In the case of sending cryopreserved cells directly, the first thing to check is whether there is enough dry ice remaining after the cells are received. If there is insufficient dry ice or there is no dry ice, the cell status may be affected. It is recommended to recover as soon as possible; if If there is sufficient dry ice, it is recommended to transfer to -80℃ refrigerator overnight, and then recover according to the normal procedure on the second day, that is, quickly melt in a 37℃ water bath. After low speed centrifugation, remove the cryopreservation solution containing DMSO and replace with fresh cells suitable for cells. The medium is gently blown and transferred to a petri dish to make up the medium; generally, adherent cells can be observed within 24 hours to determine the cell status, and the cell status can be observed after the suspension cells are recovered. For cells that have been cryopreserved for a long time, it may take 1 or 2 passages before the cells can adjust to their normal state. Therefore, if the cells are not in good condition after resuscitation, don't be discouraged, but culture them carefully.

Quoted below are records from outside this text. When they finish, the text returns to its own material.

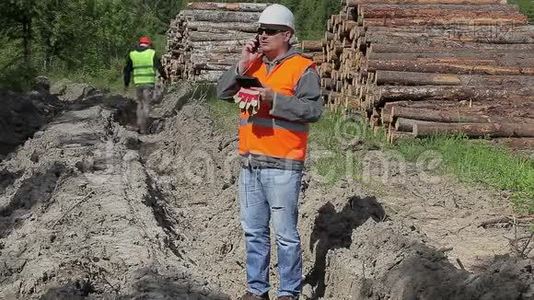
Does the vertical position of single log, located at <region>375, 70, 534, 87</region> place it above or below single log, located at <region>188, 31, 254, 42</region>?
above

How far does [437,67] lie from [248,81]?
6525 millimetres

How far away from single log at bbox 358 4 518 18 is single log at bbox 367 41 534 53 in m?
0.87

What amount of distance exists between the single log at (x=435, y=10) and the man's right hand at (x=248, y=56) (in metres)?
7.16

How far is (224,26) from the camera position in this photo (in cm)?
2003

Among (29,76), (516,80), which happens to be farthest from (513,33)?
(29,76)

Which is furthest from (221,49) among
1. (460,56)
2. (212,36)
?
(460,56)

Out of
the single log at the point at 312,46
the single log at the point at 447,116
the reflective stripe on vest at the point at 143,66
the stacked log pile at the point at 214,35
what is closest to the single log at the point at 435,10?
the single log at the point at 447,116

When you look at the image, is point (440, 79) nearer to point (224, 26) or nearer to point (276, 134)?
point (276, 134)

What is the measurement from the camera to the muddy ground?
4492mm

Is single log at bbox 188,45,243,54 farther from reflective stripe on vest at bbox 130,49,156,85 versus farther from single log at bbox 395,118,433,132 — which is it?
single log at bbox 395,118,433,132

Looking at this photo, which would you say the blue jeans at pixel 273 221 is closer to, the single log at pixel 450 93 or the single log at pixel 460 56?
the single log at pixel 450 93

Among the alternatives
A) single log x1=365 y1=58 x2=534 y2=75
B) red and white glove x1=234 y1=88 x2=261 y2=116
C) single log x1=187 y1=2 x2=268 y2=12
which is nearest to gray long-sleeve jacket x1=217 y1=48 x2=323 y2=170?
red and white glove x1=234 y1=88 x2=261 y2=116

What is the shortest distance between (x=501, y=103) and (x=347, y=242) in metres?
4.97

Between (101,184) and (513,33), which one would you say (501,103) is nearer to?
(513,33)
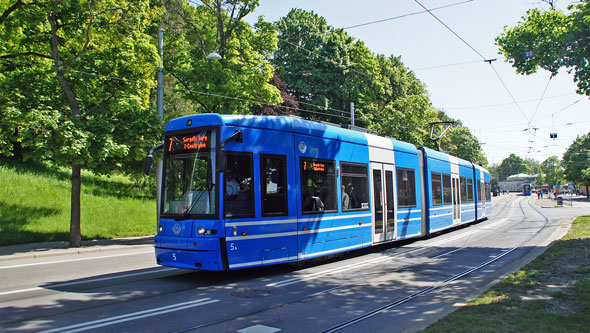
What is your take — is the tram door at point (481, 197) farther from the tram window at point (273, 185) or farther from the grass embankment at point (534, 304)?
the tram window at point (273, 185)

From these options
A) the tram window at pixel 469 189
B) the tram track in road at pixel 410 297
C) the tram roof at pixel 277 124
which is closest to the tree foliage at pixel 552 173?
the tram window at pixel 469 189

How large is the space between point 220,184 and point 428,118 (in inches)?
1548

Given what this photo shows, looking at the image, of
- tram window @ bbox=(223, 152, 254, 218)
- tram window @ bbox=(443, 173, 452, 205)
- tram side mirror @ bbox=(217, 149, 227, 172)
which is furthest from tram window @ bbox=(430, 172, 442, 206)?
tram side mirror @ bbox=(217, 149, 227, 172)

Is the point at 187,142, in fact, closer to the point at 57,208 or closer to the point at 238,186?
the point at 238,186

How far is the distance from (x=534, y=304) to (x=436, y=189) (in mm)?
11002

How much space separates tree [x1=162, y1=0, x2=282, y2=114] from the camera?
2120cm

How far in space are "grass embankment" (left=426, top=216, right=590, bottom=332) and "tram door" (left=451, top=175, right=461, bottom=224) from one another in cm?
967

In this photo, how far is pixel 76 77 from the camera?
53.0ft

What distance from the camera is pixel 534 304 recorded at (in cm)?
648

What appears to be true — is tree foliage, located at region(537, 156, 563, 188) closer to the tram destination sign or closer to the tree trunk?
the tree trunk

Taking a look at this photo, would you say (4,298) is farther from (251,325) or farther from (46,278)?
(251,325)

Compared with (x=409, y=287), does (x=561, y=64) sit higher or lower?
higher

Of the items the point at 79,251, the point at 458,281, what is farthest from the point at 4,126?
the point at 458,281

For the case of sending live cells after resuscitation, check whether the cell bottle is damaged after receiving the cells. Generally, the express delivery of cells in China is mixed, and the cell bottle is likely to be collided and damaged during transportation. Squeeze, causing damage to the bottle. If the cell flask is found to be damaged, it needs to be disposed of as soon as possible. If the cell bottle is intact, disinfect the bottle with alcohol, remove the sealing film, and then let it stand at room temperature for 1-2 hours. After the cell is stable, observe the cell status and record it in time. If the cells are contaminated when received, they should be photographed in time. If the cells sent by the public cell bank are contaminated, they will be sent again after they confirm. If the cells are not abnormal, passage them as soon as possible and replace with fresh medium suitable for the cells. Since new cells are generally contacted for the first time, it is especially necessary to pay attention to the trypsin digestion time during cell passage. Too short or too long digestion time will affect the cell state and even lead to cell death. Zhonghong Boyuan recommends that everyone use low-concentration trypsin digestion, and shorten the interval between placing in the incubator and observation during digestion, in order to find a suitable digestion time as much as possible.